A Thin Line Between Faith and Reason: Madeleine L'Engle and the Function of the Fantastic

Everywhere you look these days, it seems that lines are being drawn in the sand between science and religion over subjects like evolution, stem cell research, and abortion.  The media presents these debates in black and white terms, creating the impression that there is no room for compromise, no space for coming together, no possibility of learning from each other.  It's a situation of us versus them, good versus evil, right versus wrong.

It's a type of rhetoric that has now infused the political system in the United States as well, with the wall between Republican and Democrat being built higher at every turn, rather than broken down.  It's a situation that strikes me as intensely problematic, not only because it fosters distrust and suspicion of others, but because each group seems to be closing itself off from the possibility that they aren't completely right and that they could learn something new.

I would suggest that fantasy and science fiction--and particularly the uncertainty that occurs in many fantasy novels when the supernatural isn't totally understood--stands to play a very valuable role in destabilizing these binary oppositions.  This uncertainty can remind us that we don't understand everything, that there are still things we can learn, and that maybe, just maybe, our carefully constructed system of understanding the world needs to be rethought and revised.

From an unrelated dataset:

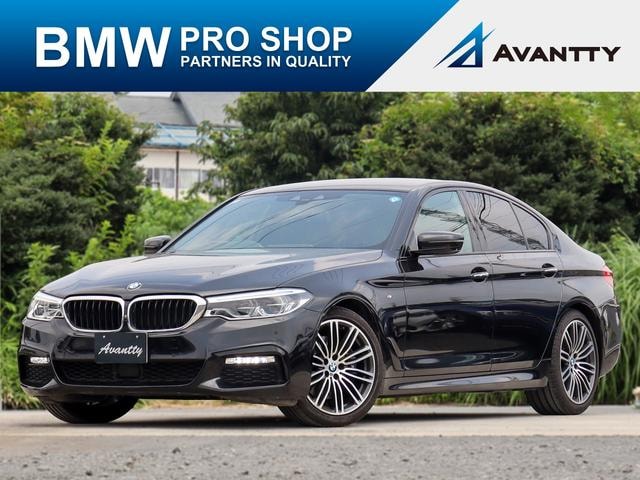 Bmw 5 SERIES 2017 — фото автомобиля 1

And no one, it seems, does this as well as Madeleine L'Engle in A Wrinkle in Time.

Throughout this amazing novel L'Engle scatters reminders that not everything can be understood--either by systems of science or systems of faith--and that, rather than being a problem, this lack of understanding is a beneficial thing.

Take, for example, what Meg's mom tells her the night after they first meet Mrs. Whatsit: "I don't understand it any more than you do, but one thing I've learned is that you don't have to understand things for them to be."

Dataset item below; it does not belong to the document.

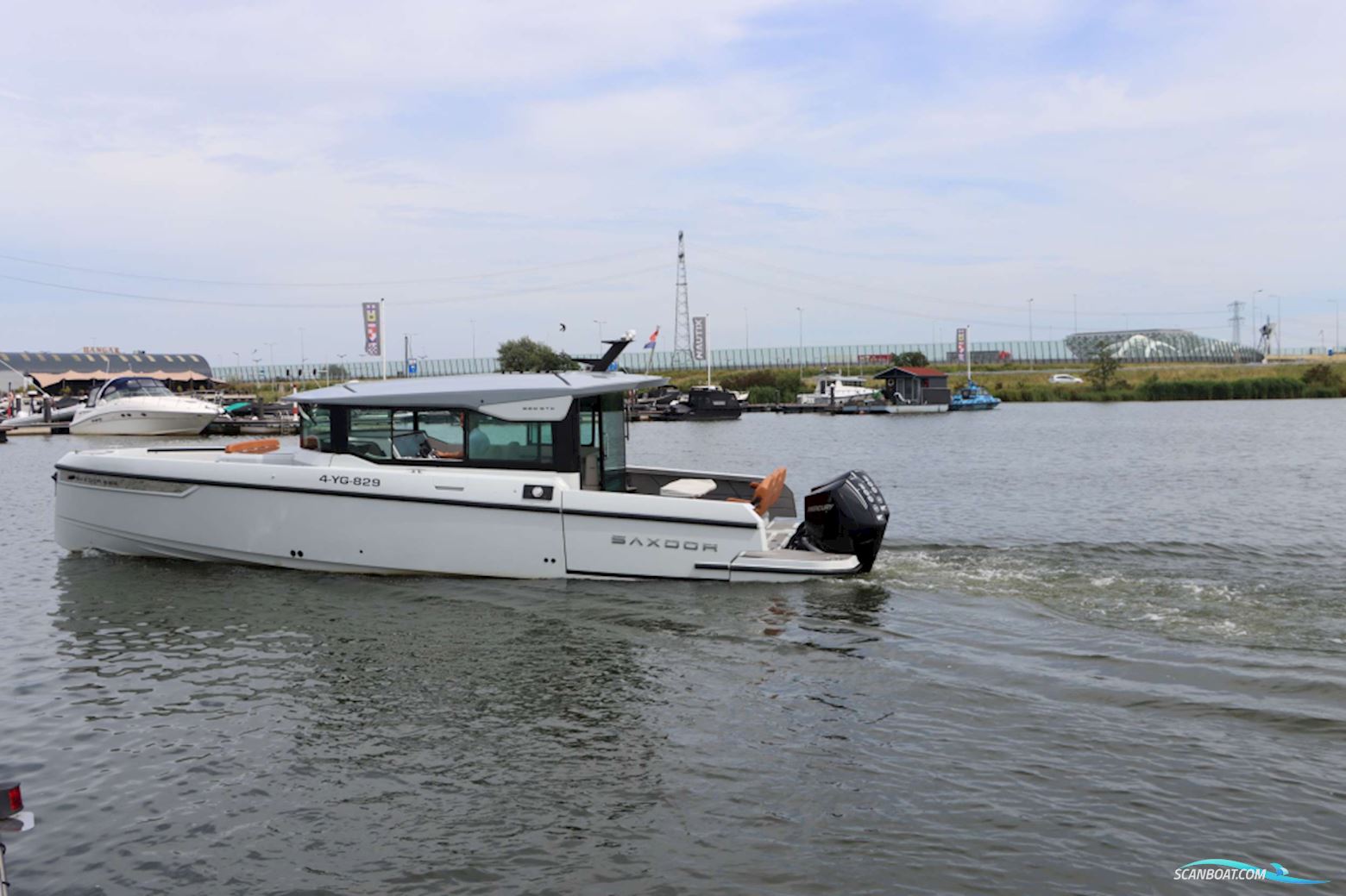 Saxdor Yachts 320 Gtc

And later, Meg's mom says that while she thinks everything has an explanation, she also thinks "that with our human limitations we're not always able to understand the explanations.  But you see, Meg, just because we don't understand doesn't mean that the explanation doesn't exist."

The fantastic emphasizes the possibilities presented by not knowing, and suggests that this lack of understanding is a powerful motivator for future learning and study.  For both scientists and people of faith, not having all the answers provides the potential for learning more, and the uncertainty of the fantastic reminds us of that.  As Mrs. Who tells Charles, Calvin, and Meg, quoting Pascal, "The heart has its reasons, whereof reason knows nothing." 

And the value of this, particularly for someone like L'Engle who valued both faith and science, is that the fantastic can then provide a bridge between the two, bringing together two ways of viewing the world that often seem antithetical to each other.  Nowhere is this more apparent in A Wrinkle in Time than when Mrs. Whatsit asks the children who on Earth has been fighting against the darkness.  And together, Calvin, Meg, and Charles come up with a list that includes Jesus, Leonardo da Vinci, Michelangelo, Shakespeare, Bach, Pasteur, Madame Curie, Einstein, Schweitzer, Gandhi, Buddha, Beethoven, Rembrandt, St. Francis, Euclid, and Copernicus.  Because all of these people--both religious icons as well as scientists and artists--worked toward greater understanding of the world and what it means to be human, they can be seen as sharing a common endeavor, rather than working against each other.

And this is why, even 50 years after its initial publication, Madeleine L'Engle's classic novel remains as relevant as ever, providing a model for interacting with other epistemological positions that lays the foundation for coming together, rather than standing apart.  Just as Meg's love saved Charles Wallace from the darkness of IT, the hope, love of learning, and possibility of the fantastic seen in A Wrinkle in Time can, perhaps, save us today from our own darknesses of separation and hostility toward those who think differently from us.